[Directions for this task]
Could every line of the listing be output exactly, with the pictures skipped?

......

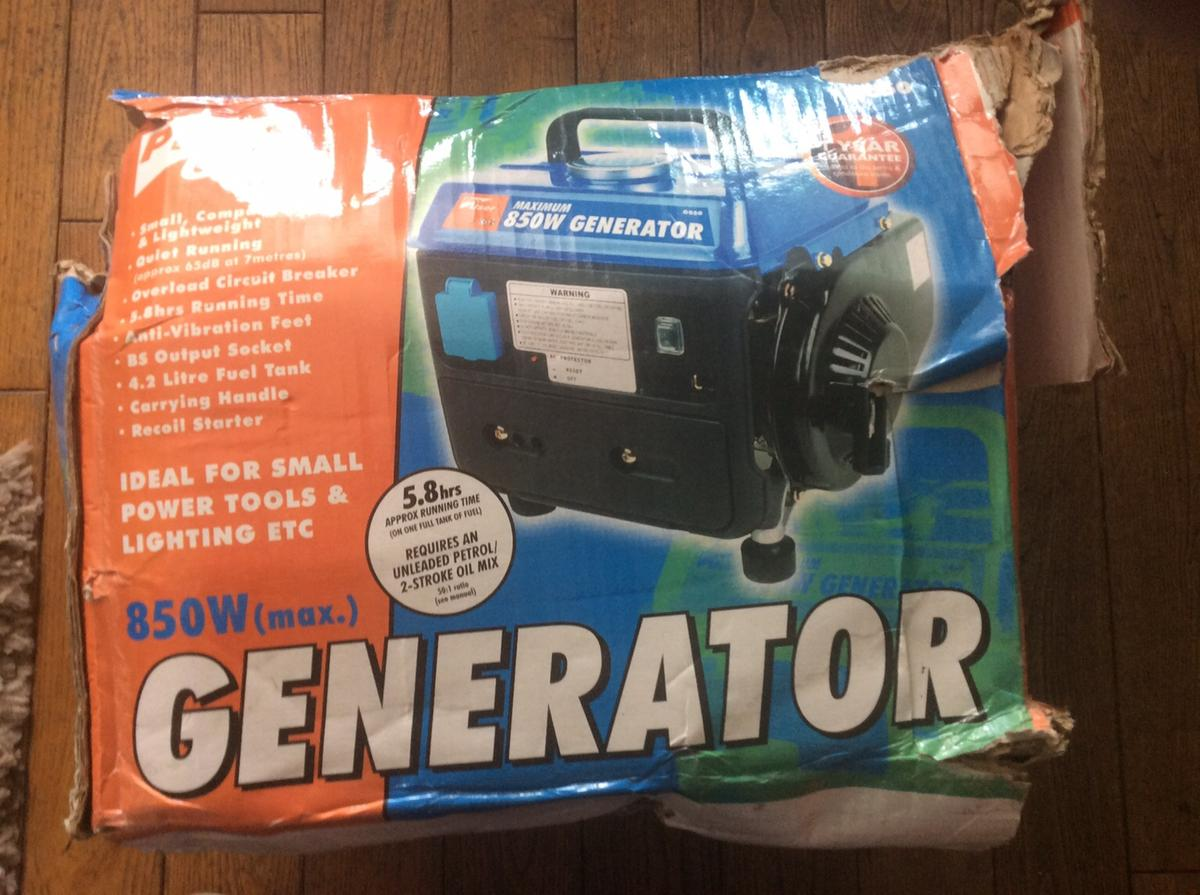 Pro-user G850 generator in DY8 Dudley for £45 00 for sale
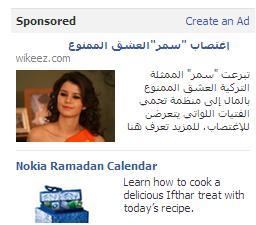 Misleading Ads on Facebook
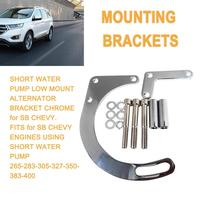 Sb chevy 용 chrome low mount alternator 브래킷 쇼트 워터 펌프 swp 드라이버 사이드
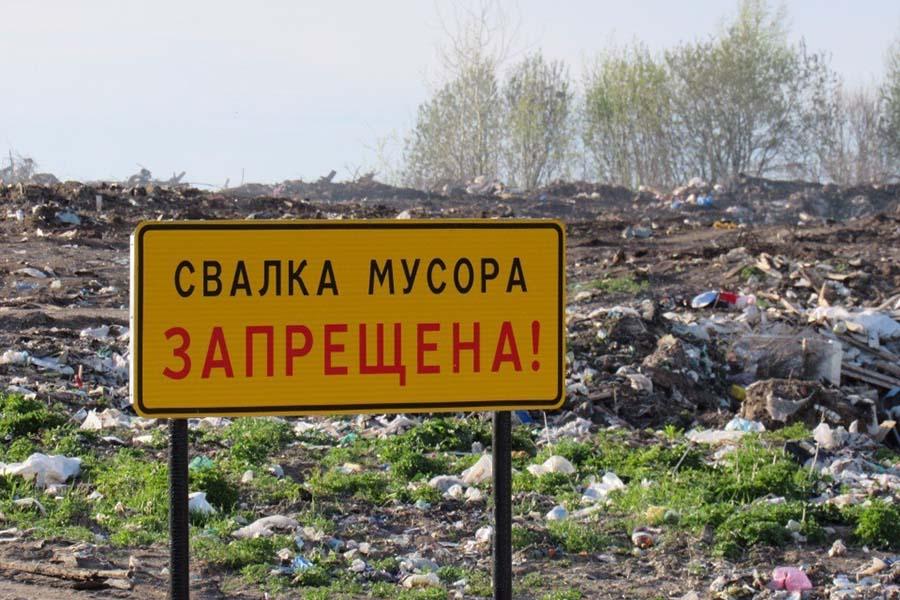 Харьковщина возглавила рейтинг самых замусоренных регионов
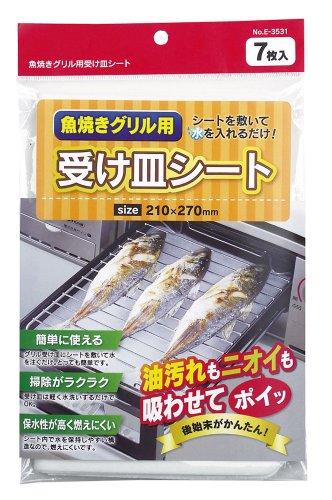 魚焼グリル用受皿シート 7枚入 E-3531
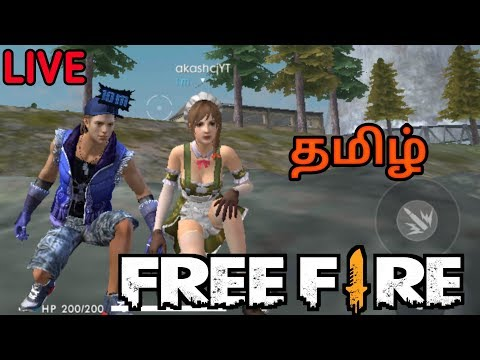 Xxx Mp4 FREE FIRE GAMEPLAY ELTE PASS SEASON 12 WARTH OF THE WILD TAMIL LIVE 🔴 SUBSCRIBER GAMES MORE 3gp Sex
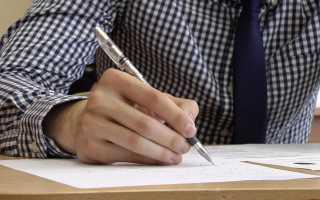 План курсовой работы (образец): Пример составления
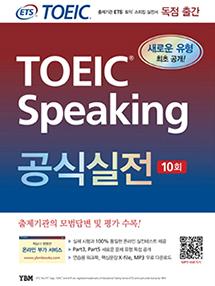 ETS TOEIC Speaking 공식실전 10회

......

[Exercise response]
 Pro-user G850 generator in DY8 Dudley for £45 00 for sale
 Misleading Ads on Facebook
 Sb chevy 용 chrome low mount alternator 브래킷 쇼트 워터 펌프 swp 드라이버 사이드
 Харьковщина возглавила рейтинг самых замусоренных регионов
 魚焼グリル用受皿シート 7枚入 E-3531
 Xxx Mp4 FREE FIRE GAMEPLAY ELTE PASS SEASON 12 WARTH OF THE WILD TAMIL LIVE 🔴 SUBSCRIBER GAMES MORE 3gp Sex
 План курсовой работы (образец): Пример составления
 ETS TOEIC Speaking 공식실전 10회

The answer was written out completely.